Rebin Asaad

Personal information
- Date of birth: 31 October 1994 (age 31)
- Place of birth: Trollhättan, Sweden
- Height: 1.75 m (5 ft 9 in)
- Position: Midfielder

Team information
- Current team: Österlen FF
- Number: 7

Youth career
- Malmö FF

Senior career*
- Years: Team / Apps / (Gls)
- 2012: BK Olympic / 16 / (3)
- 2013–2015: Ängelholms FF / 63 / (3)
- 2016–2017: Halmstads BK / 26 / (1)
- 2017–2018: Hammarby IF / 10 / (0)
- 2018: → IK Frej (loan) / 5 / (0)
- 2019–2020: Varbergs BoIS / 21 / (0)
- 2020: Torns IF / 30 / (4)
- 2021: Lunds BK / 28 / (5)
- 2022–: Österlen FF / 26 / (8)

= Rebin Asaad =

Swedish footballer (born 1994)

Rebin Asaad (born 31 October 1994) is a Swedish professional footballer who plays as a midfielder for Österlen FF.

==Early life==
Asaad was born in Trollhättan, Sweden, to Iraqi parents of Kurdish descent. At age four, his family moved to Malmö where he grew up. Asaad started his football career at a small local club, before joining city giants Malmö FF during his early teens.

==Career==
Asaad was released by Malmö FF at the end of the 2011 season, since he was not offered a senior contract at the side. In 2012, he played one season with the fourth tier side BK Olympic.

In early 2013, Asaad signed a contract with Ängelholms FF in Superettan. He was used sparingly in his first season at the club, before breaking in to the starting eleven in 2014. Across three full seasons at Ängelholm, Asaad made 63 appearances, scoring 3 goals.

Ahead of the 2016 season, Asaad went on trial with Helsingborgs IF in the Swedish first division. After a week of training, manager Henrik Larsson however did not offer Asaad a contract. Instead, he signed with Halmstads BK in Superettan. In 2016, he played 21 games as a central midfielder, scoring once, as Halmstad won a promotion to Allsvenskan. Asaad was used sparingly during the first half of the 2017 season. He only featured five times as a substitute when Halmstad returned to top flight football.

On 23 July 2017, Asaad moved to Hammarby IF, reportedly on a free transfer. Asaad signed a 1.5-year contract, with an option for a further, with the Stockholm-based club. He made his debut for the side on 13 August, starting as a central midfielder, in a 2–2 home draw against Östersund.

In 2018, Asaad was used sparingly by Hammarby without making any league appearances. On 11 August, he got sent on loan for the remainder of the season to affiliated club IK Frej in Superettan. Asaad left Hammarby in December 2018 upon the expiration of his contract.

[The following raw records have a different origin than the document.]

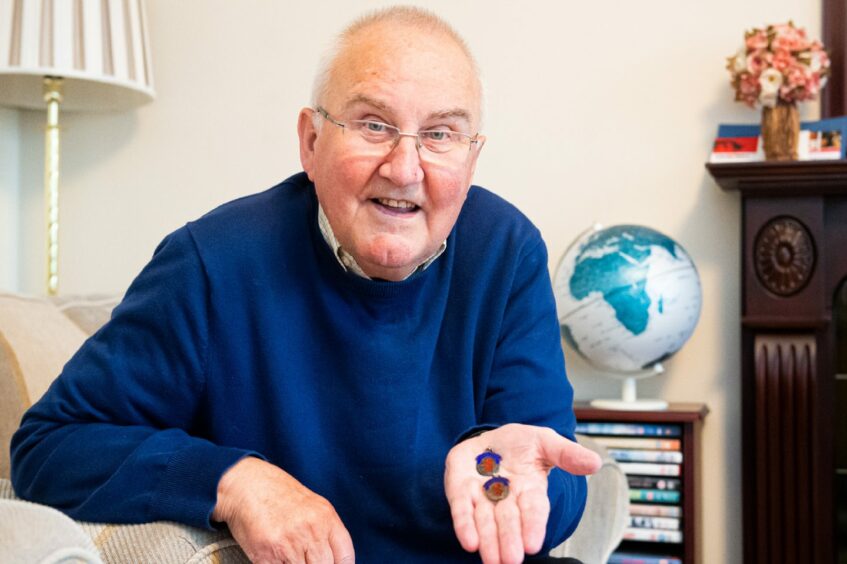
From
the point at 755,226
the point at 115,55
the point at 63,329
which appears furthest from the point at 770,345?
the point at 115,55

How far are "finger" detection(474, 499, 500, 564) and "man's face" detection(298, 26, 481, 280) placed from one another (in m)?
0.39

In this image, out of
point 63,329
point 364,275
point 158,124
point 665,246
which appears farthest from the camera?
point 158,124

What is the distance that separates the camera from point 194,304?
133 centimetres

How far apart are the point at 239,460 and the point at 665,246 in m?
1.56

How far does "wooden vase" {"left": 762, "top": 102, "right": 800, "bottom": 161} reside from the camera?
2471mm

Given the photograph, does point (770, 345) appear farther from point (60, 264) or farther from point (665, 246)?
point (60, 264)

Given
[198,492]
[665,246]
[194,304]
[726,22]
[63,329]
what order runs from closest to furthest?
[198,492] → [194,304] → [63,329] → [665,246] → [726,22]

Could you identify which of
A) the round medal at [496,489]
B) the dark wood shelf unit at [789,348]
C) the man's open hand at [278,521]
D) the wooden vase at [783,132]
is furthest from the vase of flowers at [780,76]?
the man's open hand at [278,521]

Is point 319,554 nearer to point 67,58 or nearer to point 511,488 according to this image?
point 511,488

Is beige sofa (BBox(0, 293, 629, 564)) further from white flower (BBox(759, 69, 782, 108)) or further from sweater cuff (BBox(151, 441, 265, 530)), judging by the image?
white flower (BBox(759, 69, 782, 108))

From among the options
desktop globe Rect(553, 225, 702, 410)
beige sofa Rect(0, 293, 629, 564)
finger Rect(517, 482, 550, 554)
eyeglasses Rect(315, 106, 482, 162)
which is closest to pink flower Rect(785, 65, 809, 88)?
desktop globe Rect(553, 225, 702, 410)

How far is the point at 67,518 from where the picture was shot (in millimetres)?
966

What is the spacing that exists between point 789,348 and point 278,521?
173 cm

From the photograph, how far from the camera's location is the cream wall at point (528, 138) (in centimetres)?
274
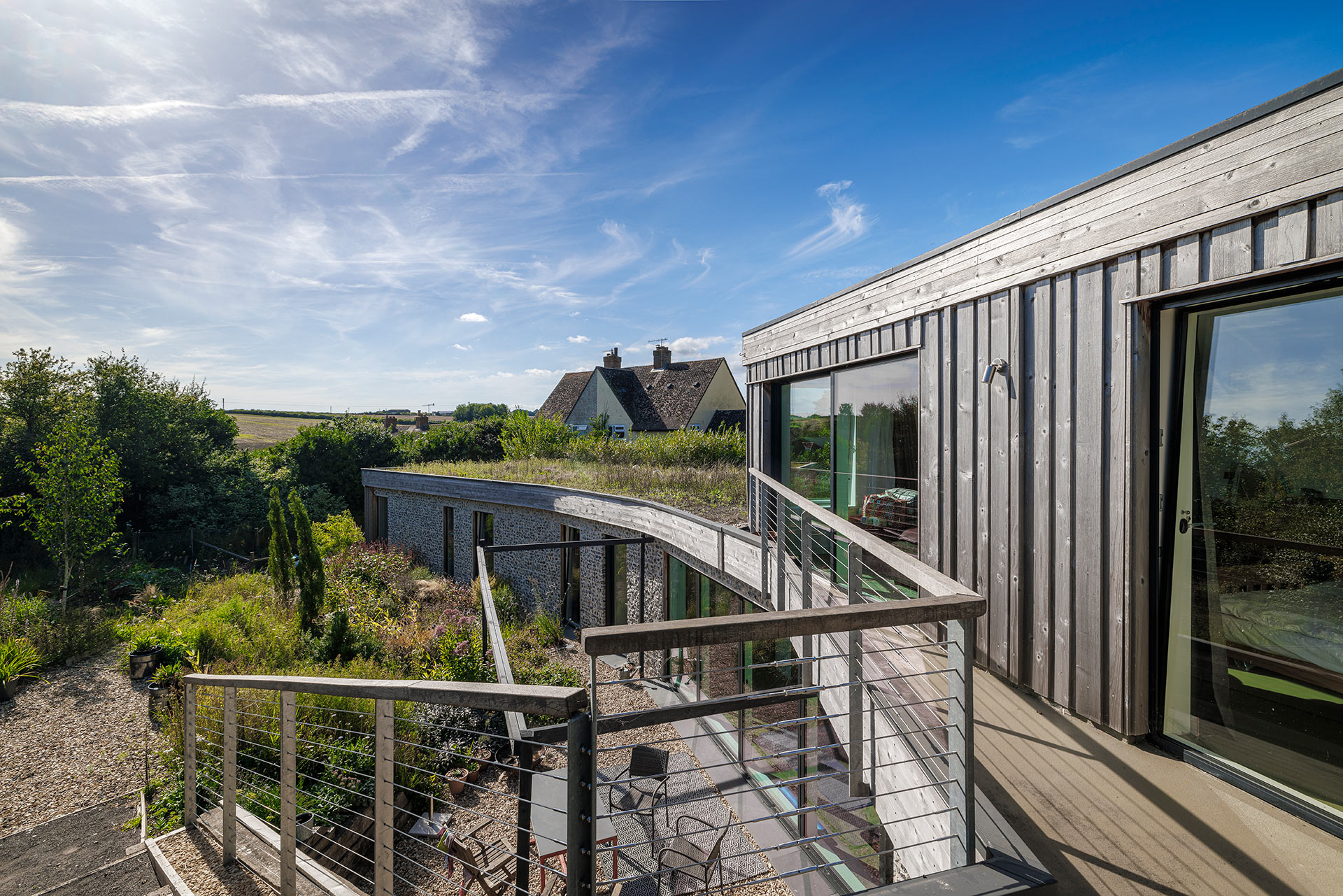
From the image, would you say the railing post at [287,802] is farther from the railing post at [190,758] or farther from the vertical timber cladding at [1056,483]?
the vertical timber cladding at [1056,483]

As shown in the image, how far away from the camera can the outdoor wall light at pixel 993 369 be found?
347 cm

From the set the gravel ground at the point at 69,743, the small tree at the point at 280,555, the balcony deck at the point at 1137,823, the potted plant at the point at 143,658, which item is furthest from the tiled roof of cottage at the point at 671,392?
the balcony deck at the point at 1137,823

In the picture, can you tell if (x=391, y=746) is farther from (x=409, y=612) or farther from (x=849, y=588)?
(x=409, y=612)

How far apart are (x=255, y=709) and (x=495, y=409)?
52663 millimetres

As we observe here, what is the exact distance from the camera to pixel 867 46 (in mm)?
6680

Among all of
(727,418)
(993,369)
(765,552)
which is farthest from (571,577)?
(727,418)

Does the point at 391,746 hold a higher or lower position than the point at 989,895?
higher

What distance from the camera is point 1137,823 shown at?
2145mm

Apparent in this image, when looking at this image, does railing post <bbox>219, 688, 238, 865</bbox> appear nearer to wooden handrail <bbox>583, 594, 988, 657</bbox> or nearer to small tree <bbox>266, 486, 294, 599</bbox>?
wooden handrail <bbox>583, 594, 988, 657</bbox>

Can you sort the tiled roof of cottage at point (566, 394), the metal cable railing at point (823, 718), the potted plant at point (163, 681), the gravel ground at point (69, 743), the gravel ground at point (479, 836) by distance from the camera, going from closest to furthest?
the metal cable railing at point (823, 718)
the gravel ground at point (479, 836)
the gravel ground at point (69, 743)
the potted plant at point (163, 681)
the tiled roof of cottage at point (566, 394)

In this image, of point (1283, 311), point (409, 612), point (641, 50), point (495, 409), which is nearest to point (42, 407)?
point (409, 612)

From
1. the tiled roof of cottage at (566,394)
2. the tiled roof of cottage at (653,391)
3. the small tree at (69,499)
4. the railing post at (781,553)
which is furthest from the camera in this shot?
the tiled roof of cottage at (566,394)

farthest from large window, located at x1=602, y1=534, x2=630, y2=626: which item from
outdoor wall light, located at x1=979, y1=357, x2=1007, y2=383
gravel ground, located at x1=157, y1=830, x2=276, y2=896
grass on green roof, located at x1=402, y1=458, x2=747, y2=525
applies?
outdoor wall light, located at x1=979, y1=357, x2=1007, y2=383

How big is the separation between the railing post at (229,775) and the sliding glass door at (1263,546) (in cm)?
460
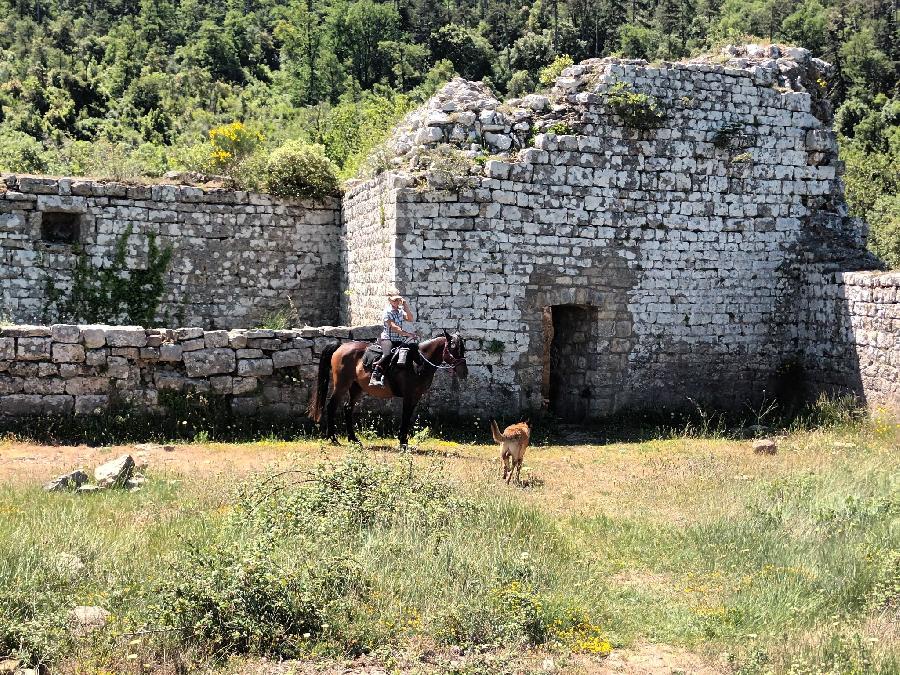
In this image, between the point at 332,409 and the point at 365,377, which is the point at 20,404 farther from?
the point at 365,377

On 26 January 2021, Asaad moved to Lunds BK.

==International career==
During 2015, Asaad attracted interest from the Iraqi national football team. He was called up to train with the side on several occasions the same year.

Asaad was called up to the preliminary Iraqi under-23 squad ahead of the 2016 Summer Olympics in Brazil. However, he did not feature in the main tournament after being dropped from the squad by manager Abdul Ghani Shahad.

Rebin Asaad earned his first call-up to the Iraqi senior national team in October 2017, ahead of a friendly against Syria on 13 November.

==Personal life==
Alan Asaad, his younger brother born in 1998, is also a professional footballer playing for Degerfors IF in Superettan, Sweden's second tier. His older brother Nazad Asaad, born in 1988, is a retired footballer that belonged to the academy of Udinese Calcio in Serie A between 2005 and 2007 and later went on to make 3 appearances in the Polish Ekstraklasa for ŁKS Łódź.